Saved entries
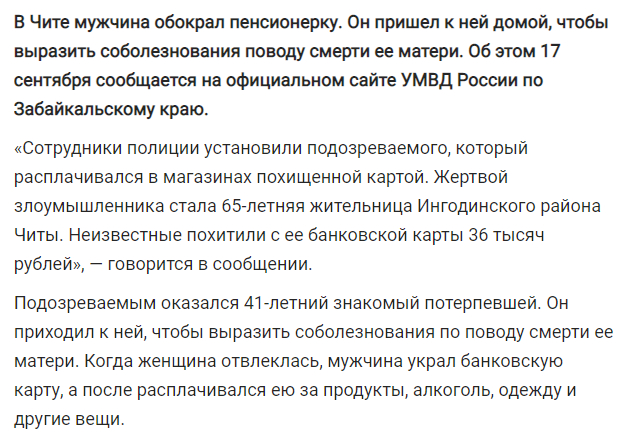 В Чите мужчина обокрал пенсионерку. Он пришел к ней домой, чтобы выразить соболезнования поводу смерти ее матери. Об этом 17 сентября сообщается на официальном сайте УМВД России по Забайкальскому краю.

«Сотрудники полиции установили подозреваемого, который расплачивался в магазинах похищенной картой. Жертвой злоумышленника стала 65-летняя жительница Ингодинского района Читы. Неизвестные похитили с ее банковской карты 36 тысяч рублей», — говорится в сообщении.

Подозреваемым оказался 41-летний знакомый потерпевшей. Он приходил к ней, чтобы выразить соболезнования по поводу смерти ее матери. Когда женщина отвлеклась, мужчина украл банковскую карту, а после расплачивался ею за продукты, алкоголь, одежду и другие вещи.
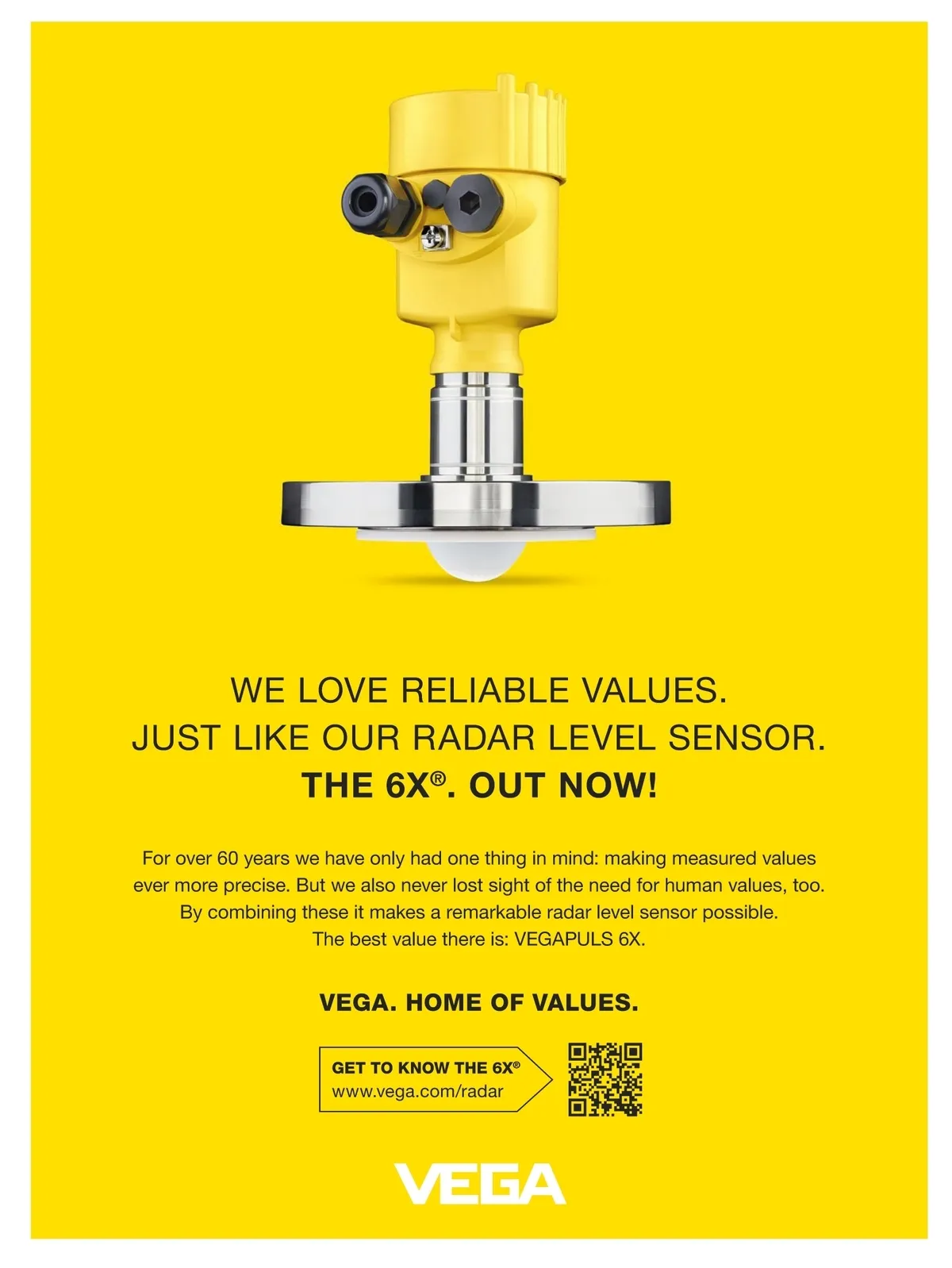 WE LOVE RELIABLE VALUES.
JUST LIKE OUR RADAR LEVEL SENSOR.
THE 6X®. OUT NOW!

For over 60 years we have only had one thing in mind: making measured values ever more precise. But we also never lost sight of the need for human values, too. By combining these it makes a remarkable radar level sensor possible. The best value there is: VEGAPULS 6X.

VEGA. HOME OF VALUES.

GET TO KNOW THE 6X®
www.vega.com/radar

VEGA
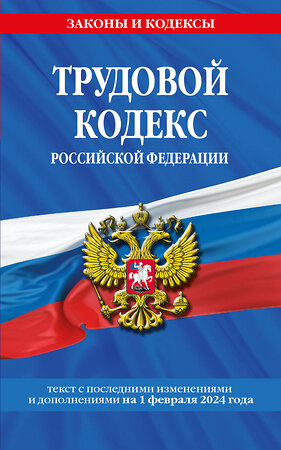 ЗАКОНЫ И КОДЕКСЫ

ТРУДОВОЙ КОДЕКС
РОССИЙСКОЙ ФЕДЕРАЦИИ

текст с последними изменениями и дополнениями на 1 февраля 2024 года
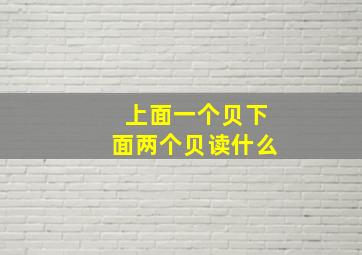 上面一个贝下面两个贝读什么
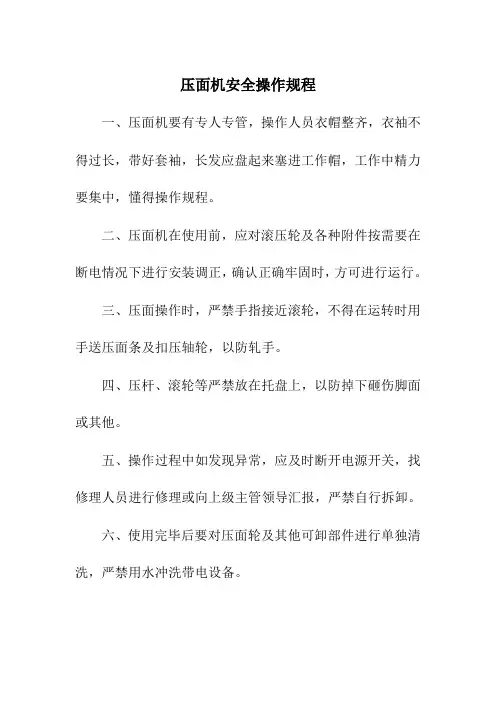 压面机安全操作规程

一、压面机要有专人专管，操作人员衣帽整齐，衣袖不得过长，带好套袖，长发应盘起来塞进工作帽，工作中精力要集中，懂得操作规程。

二、压面机在使用前，应对滚压轮及各种附件按需要在断电情况下进行安装调正，确认正确牢固时，方可进行运行。

三、压面操作时，严禁手指接近滚轮，不得在运转时用手送压面条及扣压轴轮，以防轧手。

四、压杆、滚轮等严禁放在托盘上，以防掉下砸伤脚面或其他。

五、操作过程中如发现异常，应及时断开电源开关，找修理人员进行修理或向上级主管领导汇报，严禁自行拆卸。

六、使用完毕后要对压面轮及其他可卸部件进行单独清洗，严禁用水冲洗带电设备。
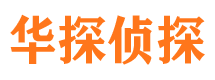 华探侦探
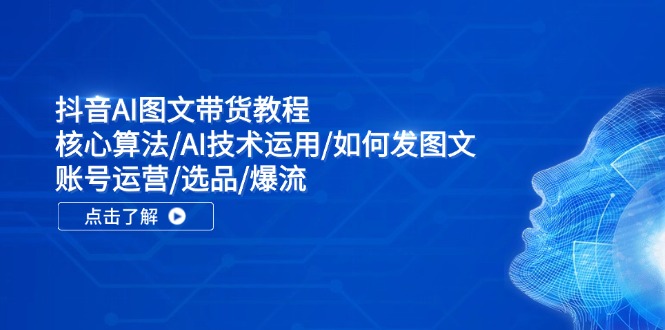 抖音AI图文带货教程
核心算法/AI技术运用/如何发图文
账号运营/选品/爆流

点击了解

§ **Task requirements**
All lines above starting at the one with "ТРУДОВОЙ КОДЕКС" and ending at the one with "三、压面操作时，严禁手指接近滚轮，不得在运转时用手送压面条及扣压轴轮，以防轧手。", inclusive, are to be printed again exactly, with the pictures left out.

§ **Response below**
ТРУДОВОЙ КОДЕКС
РОССИЙСКОЙ ФЕДЕРАЦИИ

текст с последними изменениями и дополнениями на 1 февраля 2024 года
 上面一个贝下面两个贝读什么
 压面机安全操作规程

一、压面机要有专人专管，操作人员衣帽整齐，衣袖不得过长，带好套袖，长发应盘起来塞进工作帽，工作中精力要集中，懂得操作规程。

二、压面机在使用前，应对滚压轮及各种附件按需要在断电情况下进行安装调正，确认正确牢固时，方可进行运行。

三、压面操作时，严禁手指接近滚轮，不得在运转时用手送压面条及扣压轴轮，以防轧手。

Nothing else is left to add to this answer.